How to buy used Scuba gear online – Regulators and Octopus

At my dive shop I interact with a wide variety of scuba divers and inevitably someone mentions they’d like to save money by buying used scuba gear online. The problem with buying used gear online is that often the buyers and sometimes the sellers don’t know what things to consider, more specifically what you should look for when buying a Regulator or Octopus. In the process of trying to sell my old Mares Abyss regulator and Mares Proton octopus on craigslist I was reminded of an important difference between buying used and new scuba gear – servicing.

Buying used (or even new) scuba gear online is really a game of trying to find the gear that looks like it’s in the best condition. While it’s nice (for peace of mind) if the equipment looks good / pretty, chances are it won’t and that’s OK – you’ll end up scratching things up with their first use anyways. When you find a regulator and/or octopus that you like the first question you should ask the seller is, when was it last serviced?

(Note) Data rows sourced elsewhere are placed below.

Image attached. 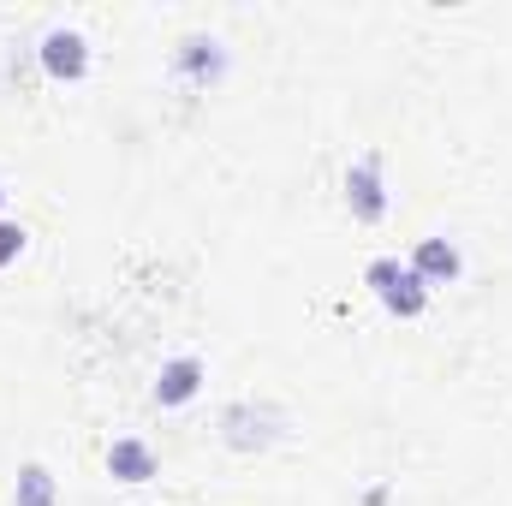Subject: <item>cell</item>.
I'll return each mask as SVG.
<instances>
[{
  "mask_svg": "<svg viewBox=\"0 0 512 506\" xmlns=\"http://www.w3.org/2000/svg\"><path fill=\"white\" fill-rule=\"evenodd\" d=\"M42 66H48L54 78H84V66H90L84 36H78V30H54V36L42 42Z\"/></svg>",
  "mask_w": 512,
  "mask_h": 506,
  "instance_id": "3",
  "label": "cell"
},
{
  "mask_svg": "<svg viewBox=\"0 0 512 506\" xmlns=\"http://www.w3.org/2000/svg\"><path fill=\"white\" fill-rule=\"evenodd\" d=\"M346 203H352V215H358V221H382V215H387L382 161H376V155H364V161L346 173Z\"/></svg>",
  "mask_w": 512,
  "mask_h": 506,
  "instance_id": "2",
  "label": "cell"
},
{
  "mask_svg": "<svg viewBox=\"0 0 512 506\" xmlns=\"http://www.w3.org/2000/svg\"><path fill=\"white\" fill-rule=\"evenodd\" d=\"M0 197H6V191H0Z\"/></svg>",
  "mask_w": 512,
  "mask_h": 506,
  "instance_id": "9",
  "label": "cell"
},
{
  "mask_svg": "<svg viewBox=\"0 0 512 506\" xmlns=\"http://www.w3.org/2000/svg\"><path fill=\"white\" fill-rule=\"evenodd\" d=\"M18 506H54V477L42 465H24L18 471Z\"/></svg>",
  "mask_w": 512,
  "mask_h": 506,
  "instance_id": "7",
  "label": "cell"
},
{
  "mask_svg": "<svg viewBox=\"0 0 512 506\" xmlns=\"http://www.w3.org/2000/svg\"><path fill=\"white\" fill-rule=\"evenodd\" d=\"M370 286H376V298H382L393 316H423V304H429V286L411 274V262H393V256H376L370 262V274H364Z\"/></svg>",
  "mask_w": 512,
  "mask_h": 506,
  "instance_id": "1",
  "label": "cell"
},
{
  "mask_svg": "<svg viewBox=\"0 0 512 506\" xmlns=\"http://www.w3.org/2000/svg\"><path fill=\"white\" fill-rule=\"evenodd\" d=\"M411 274H417L423 286H447V280L459 274V251H453L447 239H423V245L411 251Z\"/></svg>",
  "mask_w": 512,
  "mask_h": 506,
  "instance_id": "4",
  "label": "cell"
},
{
  "mask_svg": "<svg viewBox=\"0 0 512 506\" xmlns=\"http://www.w3.org/2000/svg\"><path fill=\"white\" fill-rule=\"evenodd\" d=\"M197 381H203V358H173L161 381H155V399L161 405H185L191 393H197Z\"/></svg>",
  "mask_w": 512,
  "mask_h": 506,
  "instance_id": "5",
  "label": "cell"
},
{
  "mask_svg": "<svg viewBox=\"0 0 512 506\" xmlns=\"http://www.w3.org/2000/svg\"><path fill=\"white\" fill-rule=\"evenodd\" d=\"M108 471H114L120 483H143V477H155V453H149L143 441H114V447H108Z\"/></svg>",
  "mask_w": 512,
  "mask_h": 506,
  "instance_id": "6",
  "label": "cell"
},
{
  "mask_svg": "<svg viewBox=\"0 0 512 506\" xmlns=\"http://www.w3.org/2000/svg\"><path fill=\"white\" fill-rule=\"evenodd\" d=\"M18 251H24V227H18V221H0V268H6Z\"/></svg>",
  "mask_w": 512,
  "mask_h": 506,
  "instance_id": "8",
  "label": "cell"
}]
</instances>
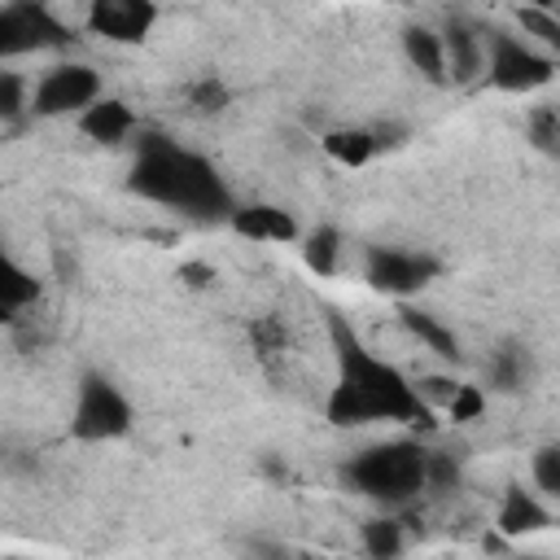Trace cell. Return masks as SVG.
I'll return each instance as SVG.
<instances>
[{
  "mask_svg": "<svg viewBox=\"0 0 560 560\" xmlns=\"http://www.w3.org/2000/svg\"><path fill=\"white\" fill-rule=\"evenodd\" d=\"M101 92V79L96 70L88 66H57L48 70L39 83H35V96H31V109L39 118H57V114H74V109H88Z\"/></svg>",
  "mask_w": 560,
  "mask_h": 560,
  "instance_id": "cell-7",
  "label": "cell"
},
{
  "mask_svg": "<svg viewBox=\"0 0 560 560\" xmlns=\"http://www.w3.org/2000/svg\"><path fill=\"white\" fill-rule=\"evenodd\" d=\"M556 61L525 48L516 35H490V83L503 92H534L542 83H551Z\"/></svg>",
  "mask_w": 560,
  "mask_h": 560,
  "instance_id": "cell-6",
  "label": "cell"
},
{
  "mask_svg": "<svg viewBox=\"0 0 560 560\" xmlns=\"http://www.w3.org/2000/svg\"><path fill=\"white\" fill-rule=\"evenodd\" d=\"M346 481L368 494V499H385V503H402L411 494H420L429 486V451L416 442H385V446H368L363 455L350 459Z\"/></svg>",
  "mask_w": 560,
  "mask_h": 560,
  "instance_id": "cell-3",
  "label": "cell"
},
{
  "mask_svg": "<svg viewBox=\"0 0 560 560\" xmlns=\"http://www.w3.org/2000/svg\"><path fill=\"white\" fill-rule=\"evenodd\" d=\"M402 52H407V61H411L429 83H451L442 35H433V31H424V26H407V31H402Z\"/></svg>",
  "mask_w": 560,
  "mask_h": 560,
  "instance_id": "cell-12",
  "label": "cell"
},
{
  "mask_svg": "<svg viewBox=\"0 0 560 560\" xmlns=\"http://www.w3.org/2000/svg\"><path fill=\"white\" fill-rule=\"evenodd\" d=\"M337 249H341V236H337V228H315L311 236H306V267H315L319 276H328V271H337Z\"/></svg>",
  "mask_w": 560,
  "mask_h": 560,
  "instance_id": "cell-18",
  "label": "cell"
},
{
  "mask_svg": "<svg viewBox=\"0 0 560 560\" xmlns=\"http://www.w3.org/2000/svg\"><path fill=\"white\" fill-rule=\"evenodd\" d=\"M438 271H442V262L433 254H407V249H372L368 254V284L381 293H394V298L424 289Z\"/></svg>",
  "mask_w": 560,
  "mask_h": 560,
  "instance_id": "cell-8",
  "label": "cell"
},
{
  "mask_svg": "<svg viewBox=\"0 0 560 560\" xmlns=\"http://www.w3.org/2000/svg\"><path fill=\"white\" fill-rule=\"evenodd\" d=\"M542 525H547L542 503H538L525 486H508L503 508H499V529L516 538V534H534V529H542Z\"/></svg>",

As I’ve mentioned in a previous post about Servicing Regulators, depending on the manufacturer, regulators and octopuses (octopi?) are supposed to be serviced every 200 dives or 2 years. Remember this can be an expensive overlook if you aren’t careful. When I got my regulator and octopus serviced a few months ago it cost me, with labor and parts about $120. If you buy used equipment that hasn’t been serviced in years you’ll need to factor it into the cost of the purchase. Calling around to local dive shops will help you estimate those service costs that you can then tack onto the purchase price.

Once you’re comfortable with the response (cost), always arrange a time to come and look at the gear. Be smart and bring a tank with you. Don’t get caught buying gear without testing it – you’ll want to make sure both the regulator and octopus breathe nicely for half a dozen breaths. That’s about it. Now enjoy the deals!